What is being asked: With the pictures left out, print exactly the lines below that run from the one containing "Creek Grass" through the one containing "Small Dog, Big World by Steve Langton".

Information shown:

---+---

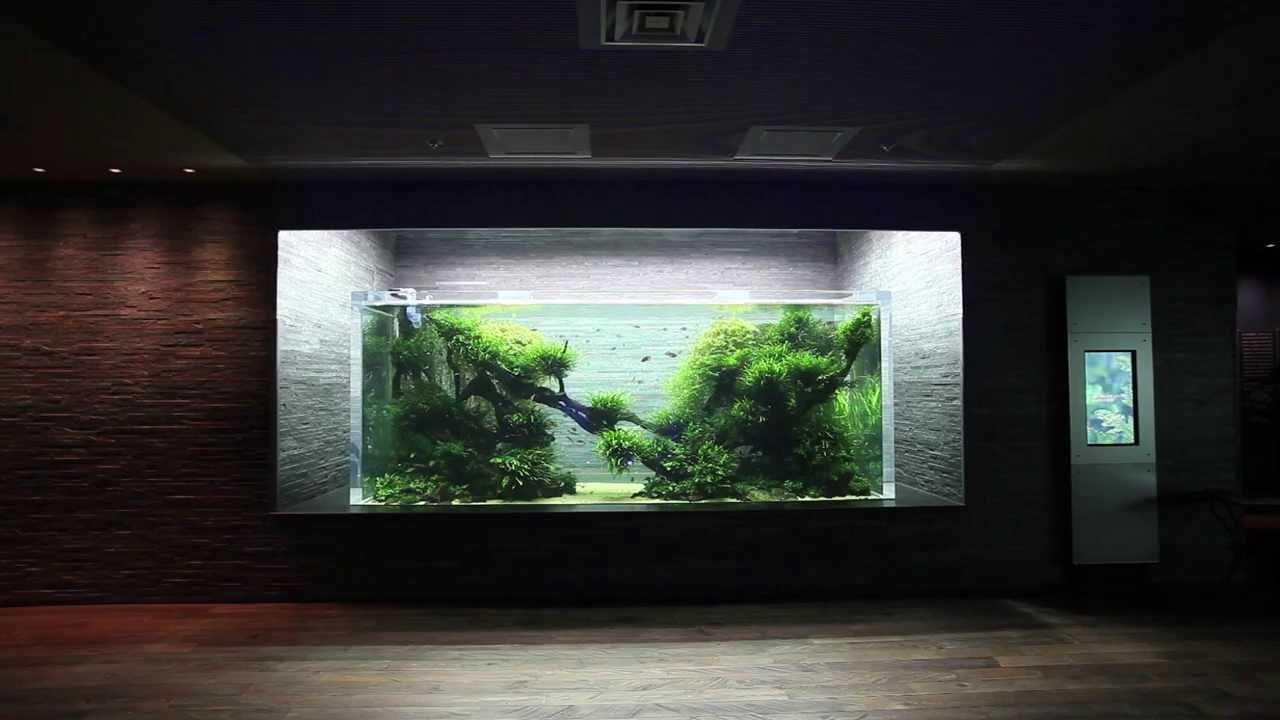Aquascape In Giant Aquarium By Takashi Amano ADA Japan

---+---

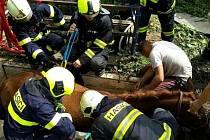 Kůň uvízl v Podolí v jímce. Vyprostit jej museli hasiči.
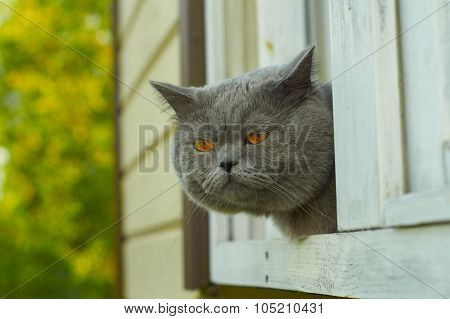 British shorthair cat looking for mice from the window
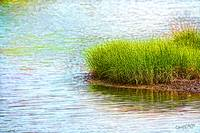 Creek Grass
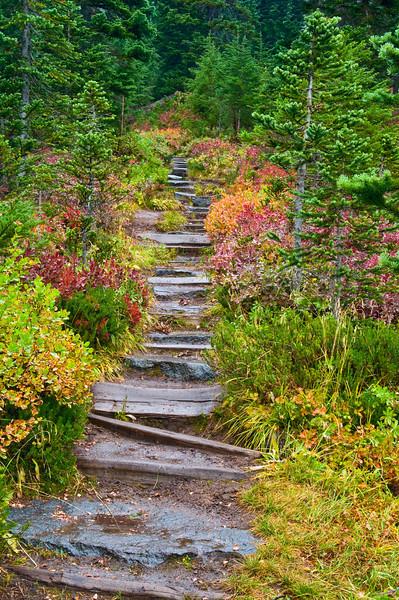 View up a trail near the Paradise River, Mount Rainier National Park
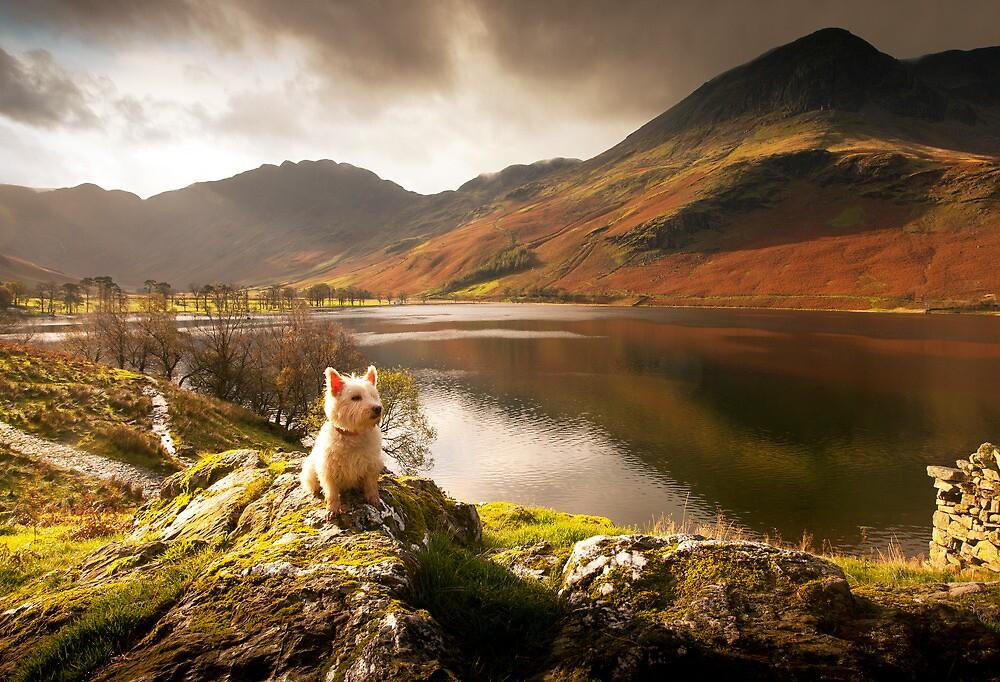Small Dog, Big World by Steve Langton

---+---

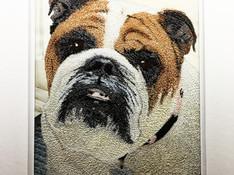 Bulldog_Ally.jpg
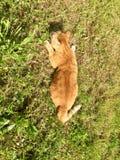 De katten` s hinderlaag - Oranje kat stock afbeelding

---+---

Answer section:
 Creek Grass
 View up a trail near the Paradise River, Mount Rainier National Park
Small Dog, Big World by Steve Langton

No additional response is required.